Fokus pada keistimewaan anak membuat belajar menjadi proses yang menyenangkan. Belajar yang menyenangkan membuat anak relatif tergerak sendiri untuk melakukan pebelajaran sehingga terbentuk budaya gemar belajar, yang sangat mungkin tertanam sepanjang hayatnya. Kemauan belajar seperti ini penting untuk mengantisipasi perubahan-perubahan yang belum bisa diprediksi saat ini. (halaman 49-50).
Buku setebal 249 halaman ini terdiri dari 10 bab, yang membahas konteks pendidikan masa kini dengan segala kemudahan dan kemajuan teknologi (zaman kreatif), konsep pendidikan yang menumbuhkan, anak sebagai pembelajar, perkembangan bakat yang tentu saja melibatkan peran penuh orangtua, dan panduan dan latihan bagi orangtua untuk mengenali kecerdasan majemuk anak. Selain membahas kecerdasan dan bakat, buku ini juga mengupas keterkaitan belajar dan bakat dengan karier dan profesi.
Sebenarnya, konsep besar yang dikupas dalam buku ini tidak berbeda jauh dengan pendekatan yang dikenal dengan istilah humanistic approach, suatu pendekatan pengajaran yang menekankan pada keunikan setiap individu. Artinya, proses pengajaran seharusnya mengoptimalkan kapasitas masing-masing siswa, yang tentu berbeda antara satu siswa dengan lainnya. Proses ini dimulai dengan self acceptance dan self awareness, penerimaan mengenai potensi diri. Hal ini penting karena dapat menjadi faktor yang memotivasi siswa dalam belajar. Pendekatan ini bukan sesuatu yang aneh mengingat manusia memiliki naluri ingin mengaktualisasikan dirinya. (Johnson & Johnson, 1998).

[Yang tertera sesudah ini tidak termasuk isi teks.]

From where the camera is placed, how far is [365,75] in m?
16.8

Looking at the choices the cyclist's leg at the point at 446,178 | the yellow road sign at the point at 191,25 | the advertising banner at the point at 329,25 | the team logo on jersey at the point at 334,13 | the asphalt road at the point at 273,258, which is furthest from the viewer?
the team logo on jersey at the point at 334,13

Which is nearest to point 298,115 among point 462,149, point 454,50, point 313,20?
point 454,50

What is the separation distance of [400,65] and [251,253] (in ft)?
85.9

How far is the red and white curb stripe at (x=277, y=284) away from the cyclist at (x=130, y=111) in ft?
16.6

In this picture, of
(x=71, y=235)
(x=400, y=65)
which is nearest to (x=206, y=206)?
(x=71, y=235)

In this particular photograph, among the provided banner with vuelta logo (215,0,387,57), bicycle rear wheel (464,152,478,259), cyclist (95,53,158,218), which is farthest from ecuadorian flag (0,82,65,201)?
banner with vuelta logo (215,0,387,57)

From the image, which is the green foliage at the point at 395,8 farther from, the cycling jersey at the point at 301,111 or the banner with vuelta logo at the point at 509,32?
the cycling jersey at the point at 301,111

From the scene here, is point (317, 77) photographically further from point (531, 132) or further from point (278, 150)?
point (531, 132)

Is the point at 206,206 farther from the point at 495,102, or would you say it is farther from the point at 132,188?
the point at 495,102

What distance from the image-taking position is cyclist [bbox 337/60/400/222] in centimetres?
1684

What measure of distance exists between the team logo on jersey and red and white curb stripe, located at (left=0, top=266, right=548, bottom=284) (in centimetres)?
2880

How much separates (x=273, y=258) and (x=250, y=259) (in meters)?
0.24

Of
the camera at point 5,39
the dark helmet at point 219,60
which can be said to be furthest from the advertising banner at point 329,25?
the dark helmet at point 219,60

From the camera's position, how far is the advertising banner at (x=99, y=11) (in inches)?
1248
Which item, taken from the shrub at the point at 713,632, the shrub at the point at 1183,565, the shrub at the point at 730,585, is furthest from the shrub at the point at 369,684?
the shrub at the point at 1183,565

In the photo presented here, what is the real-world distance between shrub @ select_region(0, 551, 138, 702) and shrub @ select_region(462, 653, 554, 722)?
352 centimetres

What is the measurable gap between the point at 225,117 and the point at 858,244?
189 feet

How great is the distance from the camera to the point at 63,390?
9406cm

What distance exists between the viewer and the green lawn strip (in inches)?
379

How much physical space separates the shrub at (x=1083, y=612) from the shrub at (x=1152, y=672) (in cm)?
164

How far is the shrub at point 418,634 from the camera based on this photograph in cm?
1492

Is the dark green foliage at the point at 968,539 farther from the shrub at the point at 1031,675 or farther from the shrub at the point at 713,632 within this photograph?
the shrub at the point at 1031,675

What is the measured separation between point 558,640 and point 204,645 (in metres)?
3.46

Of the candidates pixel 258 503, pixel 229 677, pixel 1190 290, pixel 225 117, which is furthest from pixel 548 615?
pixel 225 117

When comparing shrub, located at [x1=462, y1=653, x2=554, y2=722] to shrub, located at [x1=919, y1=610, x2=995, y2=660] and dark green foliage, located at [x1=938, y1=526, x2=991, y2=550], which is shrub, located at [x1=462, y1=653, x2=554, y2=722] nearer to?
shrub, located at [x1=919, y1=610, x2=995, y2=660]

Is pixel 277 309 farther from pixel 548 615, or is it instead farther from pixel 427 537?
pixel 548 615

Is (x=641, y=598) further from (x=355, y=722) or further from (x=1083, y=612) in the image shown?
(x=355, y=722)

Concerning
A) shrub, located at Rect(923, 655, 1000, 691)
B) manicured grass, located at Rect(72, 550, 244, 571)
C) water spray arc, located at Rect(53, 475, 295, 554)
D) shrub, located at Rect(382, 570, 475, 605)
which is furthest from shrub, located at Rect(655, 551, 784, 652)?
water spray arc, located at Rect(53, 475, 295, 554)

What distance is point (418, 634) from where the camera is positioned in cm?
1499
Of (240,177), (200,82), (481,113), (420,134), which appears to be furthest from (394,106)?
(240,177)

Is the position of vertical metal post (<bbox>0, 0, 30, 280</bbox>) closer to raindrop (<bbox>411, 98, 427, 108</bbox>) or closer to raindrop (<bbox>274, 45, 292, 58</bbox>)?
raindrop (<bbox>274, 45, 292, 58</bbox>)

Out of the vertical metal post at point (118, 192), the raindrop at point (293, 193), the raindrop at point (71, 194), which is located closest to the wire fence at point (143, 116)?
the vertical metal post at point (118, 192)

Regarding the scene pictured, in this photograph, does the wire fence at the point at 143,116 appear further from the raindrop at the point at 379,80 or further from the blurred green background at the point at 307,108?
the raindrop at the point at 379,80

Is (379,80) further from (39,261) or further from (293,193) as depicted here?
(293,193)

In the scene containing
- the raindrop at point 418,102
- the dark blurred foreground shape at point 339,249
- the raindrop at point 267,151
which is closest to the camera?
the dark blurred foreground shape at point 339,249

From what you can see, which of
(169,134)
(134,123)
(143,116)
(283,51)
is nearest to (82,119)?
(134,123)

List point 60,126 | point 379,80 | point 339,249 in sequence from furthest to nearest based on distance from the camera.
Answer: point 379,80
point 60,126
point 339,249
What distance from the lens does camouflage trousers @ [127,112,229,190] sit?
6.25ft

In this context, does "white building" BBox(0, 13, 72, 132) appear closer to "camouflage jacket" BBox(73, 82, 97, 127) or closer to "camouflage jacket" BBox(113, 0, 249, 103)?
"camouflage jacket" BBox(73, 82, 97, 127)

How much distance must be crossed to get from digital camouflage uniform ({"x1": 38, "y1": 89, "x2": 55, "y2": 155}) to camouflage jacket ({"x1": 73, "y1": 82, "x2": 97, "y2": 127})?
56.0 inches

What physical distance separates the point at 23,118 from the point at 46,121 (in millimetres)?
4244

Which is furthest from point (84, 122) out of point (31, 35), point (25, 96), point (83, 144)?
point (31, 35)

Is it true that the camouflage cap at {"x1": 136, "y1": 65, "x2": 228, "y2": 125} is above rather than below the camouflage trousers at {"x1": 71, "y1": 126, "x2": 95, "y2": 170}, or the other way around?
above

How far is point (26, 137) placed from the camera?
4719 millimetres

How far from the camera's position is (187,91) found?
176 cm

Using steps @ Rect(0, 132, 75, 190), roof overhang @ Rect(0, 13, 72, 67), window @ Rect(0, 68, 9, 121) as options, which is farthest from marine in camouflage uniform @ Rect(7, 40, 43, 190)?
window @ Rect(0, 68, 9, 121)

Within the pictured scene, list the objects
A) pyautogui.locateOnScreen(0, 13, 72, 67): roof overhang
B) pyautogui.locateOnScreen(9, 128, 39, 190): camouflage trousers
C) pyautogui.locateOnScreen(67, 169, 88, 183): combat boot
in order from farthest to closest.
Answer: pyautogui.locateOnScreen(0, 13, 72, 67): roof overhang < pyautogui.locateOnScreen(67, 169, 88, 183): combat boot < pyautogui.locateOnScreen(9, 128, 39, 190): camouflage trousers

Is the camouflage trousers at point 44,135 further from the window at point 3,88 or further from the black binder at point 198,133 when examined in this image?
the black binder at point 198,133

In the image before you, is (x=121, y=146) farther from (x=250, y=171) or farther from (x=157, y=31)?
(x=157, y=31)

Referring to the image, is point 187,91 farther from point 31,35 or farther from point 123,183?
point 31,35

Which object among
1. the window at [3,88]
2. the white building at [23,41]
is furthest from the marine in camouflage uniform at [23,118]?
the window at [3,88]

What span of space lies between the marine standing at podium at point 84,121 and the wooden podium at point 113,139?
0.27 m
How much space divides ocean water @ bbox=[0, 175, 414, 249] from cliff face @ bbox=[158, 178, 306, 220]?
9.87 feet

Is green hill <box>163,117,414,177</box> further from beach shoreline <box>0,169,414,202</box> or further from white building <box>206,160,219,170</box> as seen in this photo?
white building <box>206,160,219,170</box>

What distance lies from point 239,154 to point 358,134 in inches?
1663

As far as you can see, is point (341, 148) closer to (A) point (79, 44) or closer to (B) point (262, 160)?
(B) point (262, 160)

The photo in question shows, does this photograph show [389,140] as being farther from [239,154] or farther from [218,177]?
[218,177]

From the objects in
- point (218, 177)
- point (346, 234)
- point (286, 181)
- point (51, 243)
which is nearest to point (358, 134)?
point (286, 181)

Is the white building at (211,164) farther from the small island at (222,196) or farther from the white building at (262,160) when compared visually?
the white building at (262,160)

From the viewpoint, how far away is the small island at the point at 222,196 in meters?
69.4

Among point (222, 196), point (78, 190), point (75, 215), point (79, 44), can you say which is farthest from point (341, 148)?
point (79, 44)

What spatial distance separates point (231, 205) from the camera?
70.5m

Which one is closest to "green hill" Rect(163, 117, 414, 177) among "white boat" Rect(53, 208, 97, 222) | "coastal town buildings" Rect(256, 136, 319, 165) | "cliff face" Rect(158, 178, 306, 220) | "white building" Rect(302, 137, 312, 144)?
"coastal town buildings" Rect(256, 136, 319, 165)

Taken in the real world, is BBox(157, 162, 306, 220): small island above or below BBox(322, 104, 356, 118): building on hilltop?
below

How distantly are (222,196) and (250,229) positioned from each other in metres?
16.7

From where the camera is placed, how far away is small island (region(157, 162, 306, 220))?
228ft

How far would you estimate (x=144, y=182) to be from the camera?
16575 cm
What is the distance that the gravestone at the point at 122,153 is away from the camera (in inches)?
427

Anak Bukan Kertas Kosong tampil menarik dengan layout yang tidak membosankan, ilustrasi yang pas dan ringkasan di setiap akhir bab. Buku ini sangat layak dibaca, bukan hanya oleh orangtua, namun juga oleh para pendidik. Pada dasarnya perlakuan terhadap siswa di kelas tak jauh berbeda dengan perlakuan yang diterima anak-anak di rumah. Dan, menurut saya, akan lebih enak dibaca jika ditambah daftar isi di bagian awal.
O ya, ada baiknya disinggung juga bahwa yang dimaksud orangtua di sini tentu tidak hanya terbatas ayah dan ibu, tapi juga para caregivers yaitu orang dewasa yang mengasuh dan membesarkan anak-anak tersebut. Keteladanan juga akan mereka contoh dari orang-orang ini.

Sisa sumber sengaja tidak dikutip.